YDIT blog Hors saison, saison 4, épisode Quatre-Vingt CINQ, Fred lui demande s’il se souvient, neuvième souvenir de marche dans la marge du récit : YDIT répond qu’il errait dans les villes, et c’était vers BORDEAUX, le chat du TGV, l’avant-dernière évasion hors d’une prison, cet enfermement qu’est la quête de Marcel Malbée. Après BORDEAUX, PARIS, et puis, NULLE PART

Bien après l’arrêt en gare, la voyageuse inconnue, Sylvaine, s’était levée, avait souri largement, et-désignant le panier-« Vous pouvez me le garder, c’est une petite chatte sans problème » ?

Même roulant vite et lisant Rolin, en train, on aime savoir ( c’est la raison même pour quoi on écrit des romans-images) : YDIT s’était donc penché pour faire la connaissance de la « petite chatte sans problème ». Il avait fallu se lever, encombrer un peu le couloir, déplacer le panier qui avait semblé trop léger tout de suite, trop immobile.

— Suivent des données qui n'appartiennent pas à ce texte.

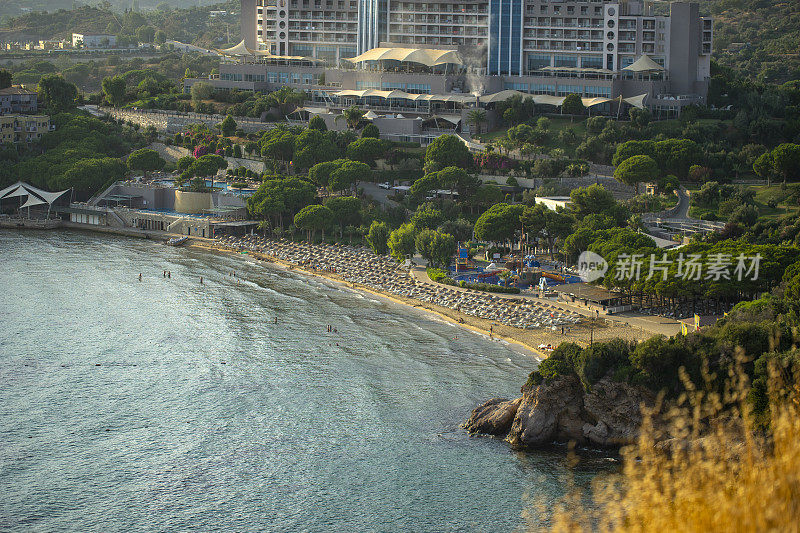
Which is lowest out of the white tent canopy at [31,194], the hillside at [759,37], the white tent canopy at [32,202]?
the white tent canopy at [32,202]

Derrière la porte du panier, derrière l’espace du grillage de jonc, une grosse peluche à forme de léopard observait YDIT de ses yeux en vert bleu noir d’émail Monoprix.

Quand Sylvaine avait été de retour, elle lui avait demandé si tout allait bien et si tout s’était bien passé ? Il avait hésité, autant l’avouer, à commencer une conversation en dérive, à demander d’où venait le chat, si elle lui ferait avoir des petits ?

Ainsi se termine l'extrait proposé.